## TASK DESCRIPTION
Copy the records below in full, replacing "bouquet of flowers" with "flower bouquet" wherever it appears and keeping everything else unchanged.

## SOURCE MATERIAL
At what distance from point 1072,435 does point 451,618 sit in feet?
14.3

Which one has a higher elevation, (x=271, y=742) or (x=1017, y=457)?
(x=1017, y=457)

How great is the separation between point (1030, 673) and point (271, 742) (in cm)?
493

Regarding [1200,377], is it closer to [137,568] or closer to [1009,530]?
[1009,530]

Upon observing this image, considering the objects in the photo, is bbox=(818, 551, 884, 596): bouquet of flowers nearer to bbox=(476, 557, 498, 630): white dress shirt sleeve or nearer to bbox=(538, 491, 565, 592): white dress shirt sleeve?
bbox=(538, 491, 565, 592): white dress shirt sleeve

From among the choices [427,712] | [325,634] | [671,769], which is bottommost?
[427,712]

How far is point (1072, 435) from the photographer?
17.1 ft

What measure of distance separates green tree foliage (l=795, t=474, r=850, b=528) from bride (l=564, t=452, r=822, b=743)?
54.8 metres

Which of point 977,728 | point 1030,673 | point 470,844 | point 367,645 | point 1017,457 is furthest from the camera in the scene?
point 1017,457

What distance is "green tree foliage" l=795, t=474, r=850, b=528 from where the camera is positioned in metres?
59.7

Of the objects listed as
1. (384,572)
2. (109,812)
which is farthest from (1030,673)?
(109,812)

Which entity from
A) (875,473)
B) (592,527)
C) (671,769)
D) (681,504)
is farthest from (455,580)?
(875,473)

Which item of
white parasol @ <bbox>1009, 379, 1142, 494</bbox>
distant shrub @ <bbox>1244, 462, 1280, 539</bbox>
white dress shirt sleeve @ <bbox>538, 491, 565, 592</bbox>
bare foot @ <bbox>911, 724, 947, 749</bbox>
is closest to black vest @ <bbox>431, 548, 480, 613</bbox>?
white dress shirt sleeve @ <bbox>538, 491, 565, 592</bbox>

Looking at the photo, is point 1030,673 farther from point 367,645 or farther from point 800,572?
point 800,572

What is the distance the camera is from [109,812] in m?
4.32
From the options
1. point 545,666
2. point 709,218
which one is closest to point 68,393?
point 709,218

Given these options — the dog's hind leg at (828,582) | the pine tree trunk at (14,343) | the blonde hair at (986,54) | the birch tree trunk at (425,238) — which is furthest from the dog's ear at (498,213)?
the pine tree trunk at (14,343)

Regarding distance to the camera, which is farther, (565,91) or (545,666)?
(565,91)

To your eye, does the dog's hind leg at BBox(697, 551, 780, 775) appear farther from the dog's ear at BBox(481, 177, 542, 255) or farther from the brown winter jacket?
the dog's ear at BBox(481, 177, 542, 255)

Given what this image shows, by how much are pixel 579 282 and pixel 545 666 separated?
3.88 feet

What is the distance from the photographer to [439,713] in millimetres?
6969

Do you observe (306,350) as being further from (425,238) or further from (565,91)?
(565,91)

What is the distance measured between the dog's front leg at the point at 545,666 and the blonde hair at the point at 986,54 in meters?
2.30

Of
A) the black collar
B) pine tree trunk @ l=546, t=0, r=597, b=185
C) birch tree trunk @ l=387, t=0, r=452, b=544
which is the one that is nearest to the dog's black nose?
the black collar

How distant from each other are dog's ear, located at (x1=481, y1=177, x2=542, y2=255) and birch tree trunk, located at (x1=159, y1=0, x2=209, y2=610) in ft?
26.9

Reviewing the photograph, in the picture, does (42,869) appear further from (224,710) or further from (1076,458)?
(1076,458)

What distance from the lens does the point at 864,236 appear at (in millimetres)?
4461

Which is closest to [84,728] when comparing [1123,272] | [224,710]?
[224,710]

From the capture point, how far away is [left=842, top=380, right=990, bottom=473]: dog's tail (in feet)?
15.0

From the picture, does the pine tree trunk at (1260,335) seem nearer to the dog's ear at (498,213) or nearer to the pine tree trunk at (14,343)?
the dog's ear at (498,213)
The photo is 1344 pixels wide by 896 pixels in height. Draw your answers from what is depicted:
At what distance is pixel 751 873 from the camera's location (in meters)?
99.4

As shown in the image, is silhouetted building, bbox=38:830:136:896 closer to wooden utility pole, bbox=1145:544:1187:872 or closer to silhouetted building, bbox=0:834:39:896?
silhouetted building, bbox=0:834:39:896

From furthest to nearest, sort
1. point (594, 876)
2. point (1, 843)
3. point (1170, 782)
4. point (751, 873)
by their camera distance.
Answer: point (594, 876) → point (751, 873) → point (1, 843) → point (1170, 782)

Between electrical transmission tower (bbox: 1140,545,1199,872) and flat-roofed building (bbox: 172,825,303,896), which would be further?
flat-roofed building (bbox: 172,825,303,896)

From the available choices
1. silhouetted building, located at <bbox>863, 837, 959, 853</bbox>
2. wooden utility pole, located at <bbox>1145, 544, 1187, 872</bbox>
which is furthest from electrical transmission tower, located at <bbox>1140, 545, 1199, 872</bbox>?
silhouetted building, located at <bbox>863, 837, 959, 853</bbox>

## TASK RESPONSE
At what distance from point 1072,435 does point 451,618 sit in feet?
14.3

Which one has a higher elevation, (x=271, y=742) or (x=1017, y=457)?
(x=1017, y=457)

How great is the separation between point (1030, 673) and point (271, 742) (in cm)?
493

Regarding [1200,377], is it closer to [137,568] or closer to [1009,530]?
[1009,530]

Upon observing this image, considering the objects in the photo, is bbox=(818, 551, 884, 596): flower bouquet nearer to bbox=(476, 557, 498, 630): white dress shirt sleeve or nearer to bbox=(538, 491, 565, 592): white dress shirt sleeve?
bbox=(538, 491, 565, 592): white dress shirt sleeve

From among the choices [427,712] | [325,634] | [671,769], which is bottommost?
[427,712]

How far is point (1072, 435) from the photographer?
17.1 ft

What measure of distance separates green tree foliage (l=795, t=474, r=850, b=528) from bride (l=564, t=452, r=822, b=743)?
54.8 metres

Which of point 977,728 | point 1030,673 | point 470,844 | point 367,645 | point 1017,457 is furthest from the camera in the scene?
point 1017,457

What distance is "green tree foliage" l=795, t=474, r=850, b=528 from where the camera is positioned in metres?
59.7

Of the objects listed as
1. (384,572)
2. (109,812)
which is farthest from (1030,673)?
(109,812)

Which entity from
A) (875,473)
B) (592,527)
C) (671,769)
D) (681,504)
is farthest from (455,580)?
(875,473)

Which item of
white parasol @ <bbox>1009, 379, 1142, 494</bbox>
distant shrub @ <bbox>1244, 462, 1280, 539</bbox>
white dress shirt sleeve @ <bbox>538, 491, 565, 592</bbox>
bare foot @ <bbox>911, 724, 947, 749</bbox>
is closest to black vest @ <bbox>431, 548, 480, 613</bbox>?
white dress shirt sleeve @ <bbox>538, 491, 565, 592</bbox>

Looking at the photo, is point 1030,673 farther from point 367,645 or farther from point 800,572?
point 800,572

What is the distance the camera is from [109,812] in m?
4.32
From the options
1. point 545,666
2. point 709,218
which one is closest to point 68,393?
point 709,218

Given these options — the dog's hind leg at (828,582) | the pine tree trunk at (14,343) | the blonde hair at (986,54) | the birch tree trunk at (425,238) — which is furthest from the dog's ear at (498,213)?
the pine tree trunk at (14,343)

Regarding distance to the camera, which is farther, (565,91) or (545,666)?
(565,91)

To your eye, does the dog's hind leg at BBox(697, 551, 780, 775) appear farther from the dog's ear at BBox(481, 177, 542, 255) or farther from the brown winter jacket?
the dog's ear at BBox(481, 177, 542, 255)

Given what this image shows, by how much are pixel 579 282 and pixel 545 666 separated?
3.88 feet

What is the distance from the photographer to [439,713] in millimetres?
6969

Do you observe (306,350) as being further from (425,238) or further from (565,91)?
(565,91)

What is the distance measured between the dog's front leg at the point at 545,666 and the blonde hair at the point at 986,54 in meters?
2.30

Of
A) the black collar
B) pine tree trunk @ l=546, t=0, r=597, b=185
C) birch tree trunk @ l=387, t=0, r=452, b=544
which is the one that is nearest to the dog's black nose?
the black collar

How distant from each other are dog's ear, located at (x1=481, y1=177, x2=542, y2=255) and birch tree trunk, located at (x1=159, y1=0, x2=209, y2=610) in ft?
26.9

Reviewing the photograph, in the picture, does (42,869) appear further from (224,710) or further from (1076,458)?
(1076,458)

What distance from the lens does the point at 864,236 appear at (in millimetres)?
4461

Which is closest to [84,728] when comparing [1123,272] | [224,710]?
[224,710]

From the capture point, how far away is [left=842, top=380, right=990, bottom=473]: dog's tail (in feet)?
15.0

From the picture, does the pine tree trunk at (1260,335) seem nearer to the dog's ear at (498,213) or nearer to the pine tree trunk at (14,343)?
the dog's ear at (498,213)
The photo is 1344 pixels wide by 896 pixels in height. Draw your answers from what is depicted:
At what distance is pixel 751 873 from the camera's location (in meters)?
99.4

As shown in the image, is silhouetted building, bbox=38:830:136:896 closer to wooden utility pole, bbox=1145:544:1187:872 or closer to silhouetted building, bbox=0:834:39:896?
silhouetted building, bbox=0:834:39:896

From furthest to nearest, sort
1. point (594, 876)
2. point (1, 843)
3. point (1170, 782)
4. point (751, 873)
by their camera distance.
Answer: point (594, 876) → point (751, 873) → point (1, 843) → point (1170, 782)

Between electrical transmission tower (bbox: 1140,545,1199,872) and flat-roofed building (bbox: 172,825,303,896), which would be further?
flat-roofed building (bbox: 172,825,303,896)

From the available choices
1. silhouetted building, located at <bbox>863, 837, 959, 853</bbox>
2. wooden utility pole, located at <bbox>1145, 544, 1187, 872</bbox>
which is furthest from electrical transmission tower, located at <bbox>1140, 545, 1199, 872</bbox>?
silhouetted building, located at <bbox>863, 837, 959, 853</bbox>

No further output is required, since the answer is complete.